Dollar General (NYSE:DG) was a major resource for consumers seeking to keep their houses stocked during the COVID-19 pandemic. That was the main takeaway from the retailer's first-quarter report, which showed soaring sales and a tripling of operating cash flow.

Meanwhile, management pulled its 2020 outlook this week because of the intense volatility they're seeing in daily sales trends. Yet the positive momentum has carried into the beginning of the chain's second quarter.

Let's take a closer look.

A woman in a face mask holding a grocery bag full of toilet paper, pasta, and other home necessities

Image source: Getty Images.

Handling unprecedented volume

Investors were expecting to see strong growth as most of the chain's 16,000 stores remained open through stay-at-home orders to fulfill spiking demand for home essentials like cleaning supplies, food, and snacks.

Dollar General didn't disappoint. Sales jumped 22% at existing locations, which helped push revenue higher by 27% to $8.5 billion. "These are certainly unprecedented times," CEO Todd Vasos said in a press release while explaining that shoppers turned to its stores for consumer staples.

Dollar General benefited from higher customer traffic and increased spending per visit, which set it apart from bigger rivals like Walmart (NYSE:WMT). The retailing giant recently announced surging average spending but decreased traffic as key components of its 10% comparable-store sales boost in Q1. 

Surging profits

Dollar General's business also shined on the financial side of the ledger. Gross profit margin improved to 30.7% of sales from 30.2%, and selling expenses dove to 20.5% of sales from 22.5% a year ago. Walmart's comparable metrics each declined slightly.

Dollar General did see elevated costs related to COVID-19, including higher wages and cleaning expenses. But the soaring sales volume more than offset that punch. It also helped that Dollar General focuses its sales more toward staple products like home cleaning supplies, while Walmart carries a bigger apparel section, which was a burden through the early days of the pandemic.

That financial strength trickled right down to the bottom line, with operating cash flow jumping over 200% to $1.7 billion compared to Walmart's 100% increase. Dollar General's net income landed at $650 million, or 7.7% of sales, compared to $385 million, or 5.8% of sales, last year.

Volatility ahead

Dollar General pulled its 2020 outlook, just like Walmart did early this month. But the chain made a few comments that suggest ongoing positive momentum. Management said demand has been high through late May, "albeit with slightly more variability and some moderation in recent days." Comps have been running at a 22% increase since the start of the fiscal second quarter on May 2, the company revealed.

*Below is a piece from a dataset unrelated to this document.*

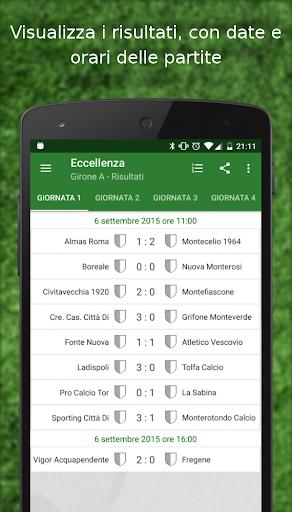 Tuttocampo - Calcio 5.4.2 screenshots 3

That improvement makes it likely the retailer will see significant growth for the full year, although the actual rate will depend on major variables like economic growth and the path of the novel coronavirus through the fall and winter months. Executives had been predicting comps of roughly 3% before the pandemic hit.

While those risks convinced management to pull their 2020 guidance, Dollar General is moving full speed ahead with its broader growth plans. The chain will spend between $925 million and $975 million on initiatives including new store openings and remodels this year.

Thanks to its performance during peak COVID-19 social distancing measures, management has plenty of resources to dedicate to those projects. Dollar General also has the biggest sales platform it has ever enjoyed as it targets a 31st straight year of comp growth in 2020.